*** PROVIDED PASSAGE ***

If you want good quality wood and thin too, look into the JK Adams boards. Not butcher block and not end grain but a classic board from a well respected company. Mine (Take 2 line) has been lasting forever.

https://jkadams.com/


----------



## foody518 (Aug 6, 2015)

That jkadams link above looks good. Additionally it looks like top chop butcher block site has 3/4 inch end grain boards as well, starting at 18x12 inch. I mainly cut for one as well but get melon fruits a lot so the 24x18x2" board I have works well


----------



## rick alan (Nov 15, 2012)

DON"T buy end grain unless it is about 1.5" thick for an 18x12, it needs thickness to prevent splitting. You could also consider the new soft polymer boards like Sani-Tuf. Apparently they are selling cheap now, and in 18x24, a fantastic deal compared to what they were selling for. These soft poly's are also very easy on knives.

https://www.katom.com/195-161331.ht...&zmam=29342707&zmas=1&zmac=26&zmap=195-161331

Rick


----------



## pirendeus (Apr 1, 2016)

Upgrade board picks: 
Mass produced: john boos (available at the normal suspects.)
Artisan-crafted (and a really nice and helpful guy): theboardsmith.com


----------



## rick alan (Nov 15, 2012)

Boos is good but does not stand by their product all that well, BoardSmith is simply the best.

Rick


----------



## duckfat (Aug 7, 2008)

***

### GOAL:
How would the cutting-board discussion continue from where it stops?

*** DATASET RECORDS ***

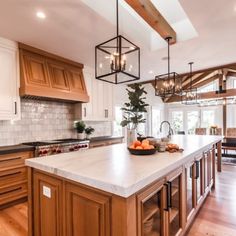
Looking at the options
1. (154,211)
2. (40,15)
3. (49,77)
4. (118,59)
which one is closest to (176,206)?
(154,211)

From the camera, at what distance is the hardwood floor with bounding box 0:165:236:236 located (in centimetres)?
213

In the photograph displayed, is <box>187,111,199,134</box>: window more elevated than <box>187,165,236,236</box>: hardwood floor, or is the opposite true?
<box>187,111,199,134</box>: window

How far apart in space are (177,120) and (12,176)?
9.36 meters

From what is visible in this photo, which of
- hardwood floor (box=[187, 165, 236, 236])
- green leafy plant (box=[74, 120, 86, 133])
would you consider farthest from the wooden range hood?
hardwood floor (box=[187, 165, 236, 236])

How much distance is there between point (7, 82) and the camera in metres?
2.98

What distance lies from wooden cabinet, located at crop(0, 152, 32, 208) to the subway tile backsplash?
0.55 m

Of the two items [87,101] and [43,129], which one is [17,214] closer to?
[43,129]

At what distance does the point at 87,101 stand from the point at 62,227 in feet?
9.92

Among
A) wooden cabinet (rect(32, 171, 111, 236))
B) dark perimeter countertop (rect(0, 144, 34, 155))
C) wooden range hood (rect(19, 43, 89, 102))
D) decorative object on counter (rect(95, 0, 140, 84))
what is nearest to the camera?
wooden cabinet (rect(32, 171, 111, 236))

***

### RESPONSE FOR THIS EXERCISE:
Boardsmith was sold so that product seems to have changed to some degree. I'd say 2" thick minimum for end grain. I've have had multiple 3" thick Boos board split but hey they are easy to get and easy to return if you buy from a vendor with a good return policy. Overstock used to carry MMB boards from time to time at a great price.


----------



## rick alan (Nov 15, 2012)

Dave was very picky when he sold his name.  Texas Artisans were already making great boards when Dave turned things over to them, along with his "trade secrets."


----------



## millionsknives (Apr 25, 2014)

They are very nice boards but way out of my price range. You can get this on the more budget friendly end and it should last a long long time if you maintain it


----------



## foody518 (Aug 6, 2015)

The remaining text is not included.